06.14.23
Excerpt: Exhibition
A Controversial Seinfeld Character Inspired One of Ethan Cook’s New Paintings
The depth of color in Ethan Cook’s work is entrancing: It draws you in and then proceeds to work its spell, stirring up meaning and feeling. Cook is known for his abstract “woven paintings” in which color isn’t applied at all but is part of the canvas itself. He uses a four-harness loom to hand weave fabric, which is then stitched together and stretched on bars. But recently, Cook has been exploring additional materials and techniques, evident in his latest exhibition Entities, at the Brussels location of Nino Mier. (It’s the Texas-born, New York–based artist’s fourth solo show with the gallery.) There’s long been a meditative quality to both his process and his output and now there’s a reflective aspect as well — figuratively but also literally, with copper and aluminum panels incorporated into the textile pieces alongside those he produces with paper. Cook handmakes paper using raw pigment mixed with cotton, abaca, and water, resulting in super-saturated surfaces that paradoxically contain an inherent depth.

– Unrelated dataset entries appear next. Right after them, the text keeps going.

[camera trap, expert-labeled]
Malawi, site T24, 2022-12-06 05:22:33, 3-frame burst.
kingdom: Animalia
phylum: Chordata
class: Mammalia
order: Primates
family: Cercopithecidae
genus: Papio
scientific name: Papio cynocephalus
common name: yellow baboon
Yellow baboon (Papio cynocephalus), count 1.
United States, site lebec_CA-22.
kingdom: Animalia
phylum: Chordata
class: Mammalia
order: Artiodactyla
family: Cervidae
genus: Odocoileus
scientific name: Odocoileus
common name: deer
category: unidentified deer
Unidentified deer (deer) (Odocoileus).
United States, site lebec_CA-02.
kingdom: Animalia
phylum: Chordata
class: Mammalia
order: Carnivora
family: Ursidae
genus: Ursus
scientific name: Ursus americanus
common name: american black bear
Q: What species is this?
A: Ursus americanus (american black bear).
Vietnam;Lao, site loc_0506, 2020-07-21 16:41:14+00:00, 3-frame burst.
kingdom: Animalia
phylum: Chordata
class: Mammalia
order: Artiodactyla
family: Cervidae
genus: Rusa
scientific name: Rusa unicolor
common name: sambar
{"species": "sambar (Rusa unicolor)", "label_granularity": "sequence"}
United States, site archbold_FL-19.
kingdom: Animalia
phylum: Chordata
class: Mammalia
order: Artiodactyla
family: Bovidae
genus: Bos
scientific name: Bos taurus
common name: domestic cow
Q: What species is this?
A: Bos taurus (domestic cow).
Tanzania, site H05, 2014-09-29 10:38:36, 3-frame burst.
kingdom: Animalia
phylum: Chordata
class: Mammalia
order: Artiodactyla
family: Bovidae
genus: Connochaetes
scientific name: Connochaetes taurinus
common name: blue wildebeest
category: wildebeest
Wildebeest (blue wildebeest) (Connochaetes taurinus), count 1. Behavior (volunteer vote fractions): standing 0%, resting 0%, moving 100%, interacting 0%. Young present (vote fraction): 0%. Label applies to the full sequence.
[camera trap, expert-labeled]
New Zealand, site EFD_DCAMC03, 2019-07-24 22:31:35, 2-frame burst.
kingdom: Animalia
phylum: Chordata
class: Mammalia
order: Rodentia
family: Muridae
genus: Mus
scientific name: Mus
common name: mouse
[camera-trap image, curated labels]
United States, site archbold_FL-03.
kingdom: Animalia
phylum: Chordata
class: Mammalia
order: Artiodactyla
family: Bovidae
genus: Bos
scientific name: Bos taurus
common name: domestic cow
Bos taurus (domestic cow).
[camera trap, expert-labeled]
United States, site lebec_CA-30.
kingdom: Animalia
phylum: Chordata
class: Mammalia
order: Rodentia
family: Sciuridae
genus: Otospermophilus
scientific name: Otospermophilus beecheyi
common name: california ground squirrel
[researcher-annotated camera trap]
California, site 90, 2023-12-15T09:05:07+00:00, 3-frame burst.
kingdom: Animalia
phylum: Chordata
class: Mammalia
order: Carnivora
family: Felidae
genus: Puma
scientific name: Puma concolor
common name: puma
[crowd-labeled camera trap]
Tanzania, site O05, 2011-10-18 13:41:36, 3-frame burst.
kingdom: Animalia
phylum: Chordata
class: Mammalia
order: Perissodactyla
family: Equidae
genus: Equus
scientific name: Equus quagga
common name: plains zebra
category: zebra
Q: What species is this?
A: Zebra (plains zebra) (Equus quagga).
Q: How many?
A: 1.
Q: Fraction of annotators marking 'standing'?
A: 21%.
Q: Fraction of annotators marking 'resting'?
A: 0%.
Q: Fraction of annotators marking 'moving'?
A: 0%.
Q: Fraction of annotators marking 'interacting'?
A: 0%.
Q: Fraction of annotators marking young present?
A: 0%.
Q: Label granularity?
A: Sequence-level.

He’s also added brushwork into pieces like “Hello Newman,” which combines hand-woven cotton with acrylic on aluminum and copper. Not to read too much into a title, but the repetitive brushwork on one side, thick and dark green, does kind of echo the ongoing sitcom rhythms of “Seinfeld” and the recurring appearance of Jerry’s postal-worker nemesis; though Newman also visually refers, of course, to Barnett Newman and his “zip” paintings with their vertical bands cutting through fields of color.
Relational geometric planes — whose edges are often softened and imperfect — play against more organic forms. In some instances, Cook lets go entirely of the rectangular strictures of the typical canvas, embracing floral shapes with acrylic-painted aluminum centers. From a distance, they may look like simple, flat representations of flowers, but up close, the shift in material and color evokes movement from one state to another — and all the emotion of change and transition. Entities is on view through July 20.